Data entries:
____

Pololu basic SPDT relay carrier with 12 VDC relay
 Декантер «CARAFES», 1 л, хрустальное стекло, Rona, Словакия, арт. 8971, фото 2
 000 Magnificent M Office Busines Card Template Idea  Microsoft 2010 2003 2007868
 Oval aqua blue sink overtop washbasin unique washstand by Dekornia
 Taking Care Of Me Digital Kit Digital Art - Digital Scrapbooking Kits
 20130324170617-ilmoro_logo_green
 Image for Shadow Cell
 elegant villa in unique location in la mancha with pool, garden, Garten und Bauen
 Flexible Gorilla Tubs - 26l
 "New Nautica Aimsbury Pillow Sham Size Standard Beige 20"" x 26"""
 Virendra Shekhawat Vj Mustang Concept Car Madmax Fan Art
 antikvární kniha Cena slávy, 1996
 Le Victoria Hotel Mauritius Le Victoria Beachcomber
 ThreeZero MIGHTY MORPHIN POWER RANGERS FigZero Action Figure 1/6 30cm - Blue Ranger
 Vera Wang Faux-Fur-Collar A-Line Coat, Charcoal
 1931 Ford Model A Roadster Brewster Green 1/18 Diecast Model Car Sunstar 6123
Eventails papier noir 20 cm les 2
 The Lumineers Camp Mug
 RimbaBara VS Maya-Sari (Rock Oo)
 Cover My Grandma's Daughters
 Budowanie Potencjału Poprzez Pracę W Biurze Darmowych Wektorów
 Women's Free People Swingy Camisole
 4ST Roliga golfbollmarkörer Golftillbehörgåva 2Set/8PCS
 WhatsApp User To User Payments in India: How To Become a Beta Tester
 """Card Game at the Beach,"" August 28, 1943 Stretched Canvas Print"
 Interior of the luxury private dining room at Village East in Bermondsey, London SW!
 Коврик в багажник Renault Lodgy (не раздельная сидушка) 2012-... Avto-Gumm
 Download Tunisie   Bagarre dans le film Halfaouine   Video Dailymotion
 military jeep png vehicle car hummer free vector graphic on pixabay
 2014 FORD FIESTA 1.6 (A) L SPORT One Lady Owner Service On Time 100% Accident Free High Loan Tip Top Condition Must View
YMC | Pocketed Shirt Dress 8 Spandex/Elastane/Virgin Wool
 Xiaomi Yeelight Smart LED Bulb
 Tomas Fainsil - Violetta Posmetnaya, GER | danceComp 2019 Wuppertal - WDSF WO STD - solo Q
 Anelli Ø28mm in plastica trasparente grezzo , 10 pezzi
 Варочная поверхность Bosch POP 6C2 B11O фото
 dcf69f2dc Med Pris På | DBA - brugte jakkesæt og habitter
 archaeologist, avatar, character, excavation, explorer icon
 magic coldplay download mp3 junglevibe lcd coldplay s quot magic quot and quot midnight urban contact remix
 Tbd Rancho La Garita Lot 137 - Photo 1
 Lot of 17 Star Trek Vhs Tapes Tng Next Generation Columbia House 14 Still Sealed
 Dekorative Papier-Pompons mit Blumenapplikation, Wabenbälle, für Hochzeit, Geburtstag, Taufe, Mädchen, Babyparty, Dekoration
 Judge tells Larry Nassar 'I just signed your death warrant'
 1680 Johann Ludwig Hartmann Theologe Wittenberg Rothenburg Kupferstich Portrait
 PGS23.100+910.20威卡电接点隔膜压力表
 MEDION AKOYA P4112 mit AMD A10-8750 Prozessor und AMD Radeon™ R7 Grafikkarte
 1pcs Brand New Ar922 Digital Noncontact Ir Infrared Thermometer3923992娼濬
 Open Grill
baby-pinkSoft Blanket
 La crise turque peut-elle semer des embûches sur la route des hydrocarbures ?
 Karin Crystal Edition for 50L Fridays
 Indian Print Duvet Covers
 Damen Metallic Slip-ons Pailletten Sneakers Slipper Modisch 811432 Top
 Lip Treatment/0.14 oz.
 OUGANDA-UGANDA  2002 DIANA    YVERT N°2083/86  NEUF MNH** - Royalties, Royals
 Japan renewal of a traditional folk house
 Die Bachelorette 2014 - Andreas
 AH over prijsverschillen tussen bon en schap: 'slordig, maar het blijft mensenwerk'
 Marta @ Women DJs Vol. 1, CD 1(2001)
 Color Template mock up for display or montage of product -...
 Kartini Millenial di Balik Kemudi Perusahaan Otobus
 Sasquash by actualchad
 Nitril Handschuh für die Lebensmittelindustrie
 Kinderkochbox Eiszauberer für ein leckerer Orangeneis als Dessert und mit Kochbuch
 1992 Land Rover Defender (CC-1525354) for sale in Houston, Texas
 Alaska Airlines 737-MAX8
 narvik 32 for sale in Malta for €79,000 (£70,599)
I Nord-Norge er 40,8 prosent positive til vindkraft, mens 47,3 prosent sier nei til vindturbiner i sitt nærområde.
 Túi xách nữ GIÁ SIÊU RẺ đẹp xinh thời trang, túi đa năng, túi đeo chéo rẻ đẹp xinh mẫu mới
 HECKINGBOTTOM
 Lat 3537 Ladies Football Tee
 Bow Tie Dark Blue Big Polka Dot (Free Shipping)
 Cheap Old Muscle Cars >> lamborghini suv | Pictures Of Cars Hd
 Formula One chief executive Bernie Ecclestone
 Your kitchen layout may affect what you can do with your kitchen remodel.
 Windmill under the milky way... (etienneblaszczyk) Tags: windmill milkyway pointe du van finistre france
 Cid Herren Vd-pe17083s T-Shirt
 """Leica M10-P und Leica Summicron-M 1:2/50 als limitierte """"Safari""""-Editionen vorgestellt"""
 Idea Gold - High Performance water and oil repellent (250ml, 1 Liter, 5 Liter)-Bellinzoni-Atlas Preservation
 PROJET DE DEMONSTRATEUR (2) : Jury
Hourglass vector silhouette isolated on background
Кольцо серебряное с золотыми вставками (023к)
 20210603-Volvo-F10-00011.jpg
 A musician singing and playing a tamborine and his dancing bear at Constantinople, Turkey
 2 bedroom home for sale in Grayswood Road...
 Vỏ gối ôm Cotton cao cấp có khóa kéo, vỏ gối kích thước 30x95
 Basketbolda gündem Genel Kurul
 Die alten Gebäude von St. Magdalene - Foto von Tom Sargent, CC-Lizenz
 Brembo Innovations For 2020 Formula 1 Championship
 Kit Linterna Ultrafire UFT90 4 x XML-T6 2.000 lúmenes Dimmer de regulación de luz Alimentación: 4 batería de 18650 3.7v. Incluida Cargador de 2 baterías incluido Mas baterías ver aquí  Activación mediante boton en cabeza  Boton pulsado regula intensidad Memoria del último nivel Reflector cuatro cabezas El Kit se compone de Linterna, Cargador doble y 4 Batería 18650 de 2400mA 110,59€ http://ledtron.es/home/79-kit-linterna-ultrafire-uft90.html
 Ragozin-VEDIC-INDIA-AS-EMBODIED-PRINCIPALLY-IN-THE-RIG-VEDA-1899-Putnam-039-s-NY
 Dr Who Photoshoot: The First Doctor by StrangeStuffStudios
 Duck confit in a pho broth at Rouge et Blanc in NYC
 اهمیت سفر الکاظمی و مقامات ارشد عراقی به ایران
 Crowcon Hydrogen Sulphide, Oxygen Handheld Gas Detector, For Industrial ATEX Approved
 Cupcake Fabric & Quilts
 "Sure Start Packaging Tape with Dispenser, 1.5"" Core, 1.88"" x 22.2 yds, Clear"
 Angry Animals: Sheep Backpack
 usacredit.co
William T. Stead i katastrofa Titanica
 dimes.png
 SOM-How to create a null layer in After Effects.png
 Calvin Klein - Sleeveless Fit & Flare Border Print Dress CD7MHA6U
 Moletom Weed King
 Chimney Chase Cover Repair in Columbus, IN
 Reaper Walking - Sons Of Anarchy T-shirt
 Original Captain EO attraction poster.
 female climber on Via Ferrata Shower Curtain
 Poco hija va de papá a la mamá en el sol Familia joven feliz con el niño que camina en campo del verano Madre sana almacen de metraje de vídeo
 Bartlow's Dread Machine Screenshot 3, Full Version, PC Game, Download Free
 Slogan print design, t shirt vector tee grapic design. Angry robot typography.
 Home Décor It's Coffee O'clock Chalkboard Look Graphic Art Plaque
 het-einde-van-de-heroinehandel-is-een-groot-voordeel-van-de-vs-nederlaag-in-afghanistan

____

WHAT YOU SHOULD DO:
Once you find the line with "Japan renewal of a traditional folk house" in the entries above, output it and each line after it up to and including the line with "Your kitchen layout", and nothing else.

EXERCISE ANSWER:
 Japan renewal of a traditional folk house
 Die Bachelorette 2014 - Andreas
 AH over prijsverschillen tussen bon en schap: 'slordig, maar het blijft mensenwerk'
 Marta @ Women DJs Vol. 1, CD 1(2001)
 Color Template mock up for display or montage of product -...
 Kartini Millenial di Balik Kemudi Perusahaan Otobus
 Sasquash by actualchad
 Nitril Handschuh für die Lebensmittelindustrie
 Kinderkochbox Eiszauberer für ein leckerer Orangeneis als Dessert und mit Kochbuch
 1992 Land Rover Defender (CC-1525354) for sale in Houston, Texas
 Alaska Airlines 737-MAX8
 narvik 32 for sale in Malta for €79,000 (£70,599)
I Nord-Norge er 40,8 prosent positive til vindkraft, mens 47,3 prosent sier nei til vindturbiner i sitt nærområde.
 Túi xách nữ GIÁ SIÊU RẺ đẹp xinh thời trang, túi đa năng, túi đeo chéo rẻ đẹp xinh mẫu mới
 HECKINGBOTTOM
 Lat 3537 Ladies Football Tee
 Bow Tie Dark Blue Big Polka Dot (Free Shipping)
 Cheap Old Muscle Cars >> lamborghini suv | Pictures Of Cars Hd
 Formula One chief executive Bernie Ecclestone
 Your kitchen layout may affect what you can do with your kitchen remodel.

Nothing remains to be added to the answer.